Supreme Court, Appellate Division, Third Department, New York.

Calendar Date: January 15, 2019
Decided and Entered: September 12, 2019


110 N.Y.S.3d 75

John A. Cirando, Syracuse, for appellant.

William G. Gabor, District Attorney, Wampsville (J. Scott Porter of counsel), for respondent.

Before: Egan Jr., J.P., Lynch, Devine, Rumsey and Pritzker, JJ.

MEMORANDUM AND ORDER

Rumsey, J.

110 N.Y.S.3d 76
175 A.D.3d 1604

Appeal from a judgment of the County Court of Madison County (McDermott, J.), rendered June 4, 2015, upon a verdict convicting defendant of the crimes of predatory sexual assault against a child, criminal sexual act in the first degree, sexual abuse in the first degree and endangering the welfare of a child (two counts).

In January 2014, defendant was charged with predatory sexual assault against a child, criminal sexual act in the first

175 A.D.3d 1605

degree, sexual abuse in the first degree, promoting a sexual performance by a child, possessing a sexual performance by a child and two counts of endangering the welfare of a child based on two incidents that allegedly occurred in May 2013. During the first incident, defendant is alleged to have asked the victim – a cousin who was then 12 years old – to take pictures of her vagina with his cell phone.
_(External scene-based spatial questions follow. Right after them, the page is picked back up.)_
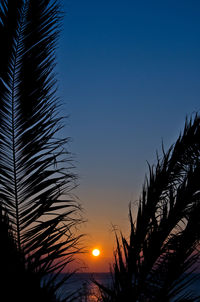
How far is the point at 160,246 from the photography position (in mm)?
2031

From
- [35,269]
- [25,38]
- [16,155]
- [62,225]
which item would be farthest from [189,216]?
[25,38]

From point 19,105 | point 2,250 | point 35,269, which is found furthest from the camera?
point 19,105

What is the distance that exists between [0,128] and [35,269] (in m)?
0.88

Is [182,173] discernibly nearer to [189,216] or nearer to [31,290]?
[189,216]

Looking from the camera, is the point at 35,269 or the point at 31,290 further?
the point at 35,269

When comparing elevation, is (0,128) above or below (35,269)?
above

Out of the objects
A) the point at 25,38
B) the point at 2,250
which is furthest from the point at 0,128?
the point at 2,250

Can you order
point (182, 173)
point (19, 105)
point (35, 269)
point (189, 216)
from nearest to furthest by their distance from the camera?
point (35, 269) → point (19, 105) → point (189, 216) → point (182, 173)

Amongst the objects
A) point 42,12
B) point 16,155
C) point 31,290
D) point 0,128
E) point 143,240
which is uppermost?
point 42,12

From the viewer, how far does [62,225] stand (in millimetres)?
1894

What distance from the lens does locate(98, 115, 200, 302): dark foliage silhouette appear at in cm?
192

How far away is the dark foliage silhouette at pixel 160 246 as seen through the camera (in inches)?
75.8

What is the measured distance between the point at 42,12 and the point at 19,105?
661 millimetres

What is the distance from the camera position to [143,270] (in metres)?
1.97
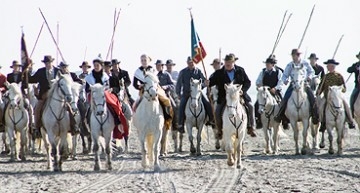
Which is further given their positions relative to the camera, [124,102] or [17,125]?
[124,102]

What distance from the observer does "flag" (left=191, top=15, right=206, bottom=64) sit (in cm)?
2094

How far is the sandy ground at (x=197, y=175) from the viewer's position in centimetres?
1355

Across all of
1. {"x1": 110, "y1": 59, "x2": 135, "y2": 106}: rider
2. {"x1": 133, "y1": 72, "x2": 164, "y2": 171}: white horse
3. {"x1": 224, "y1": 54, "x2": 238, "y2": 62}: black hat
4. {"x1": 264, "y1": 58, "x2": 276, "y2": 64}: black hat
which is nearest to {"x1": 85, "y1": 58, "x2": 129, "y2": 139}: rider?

During the second incident, defendant is alleged to have put his mouth on the victim's vagina, touched her breast and had sexual intercourse with her. Defendant made a pretrial motion to suppress the oral and written statements he had made to law enforcement officers. County Court conducted a Huntley hearing, but did not issue a decision on the motion or "set forth on the record its findings of fact, its conclusions of law and the reasons for its determination" ( CPL 710.60[6] ).

On the first day of trial, defendant directed County Court's attention to the absence of a ruling on the suppression motion, to which the court erroneously replied by stating that it had ruled the statement admissible at the Huntley hearing. The People withdrew the charges of promoting a sexual performance by a child and possessing a sexual performance by a child. After a jury trial, defendant was convicted of the remaining charges. He was sentenced, as a second felony offender, to consecutive terms of incarceration on four convictions – 25 years to life for predatory sexual assault against a child, 12 years for criminal sexual act in the first degree, with five years of postrelease supervision, three years for sexual abuse in the first degree, with 15 years of postrelease supervision, and one year for one count of endangering the welfare of a child. He was also sentenced to a concurrent term of one year for the other count of endangering the welfare of a child. Defendant appealed, and this Court withheld decision and, as relevant here, remitted the matter for a ruling on defendant's suppression motion ( 169 A.D.3d 1155, 94 N.Y.S.3d 408 [2019] ). Upon remittal, County Court reviewed the record and issued a written decision setting forth the reasons it had determined that defendant's statements were admissible.

Initially, we find that County Court properly determined that defendant's oral and written statements were voluntarily made and, therefore, were admissible. The People bear the burden of proving, beyond a reasonable doubt, that a defendant's statements are voluntary (see People v. Moore , 162 A.D.3d 1123, 1125, 78 N.Y.S.3d 486 [2018] ). Where Miranda warnings are timely administered, "the voluntariness of a statement is determined by examining the totality of the circumstances under which it

175 A.D.3d 1606

was obtained ... [and] the requisite inference of voluntariness may be relatively easily drawn. Factual determinations of the suppression court are entitled to great weight and will

110 N.Y.S.3d 77

not be overturned unless clearly contrary to the evidence" ( id. at 1126, 78 N.Y.S.3d 486 [internal quotation marks and citations omitted]; see People v. Weaver , 167 A.D.3d 1238, 1240–1242, 90 N.Y.S.3d 359 [2018], lv denied 33 N.Y.3d 955, 100 N.Y.S.3d 187, 123 N.E.3d 846 [2019] ).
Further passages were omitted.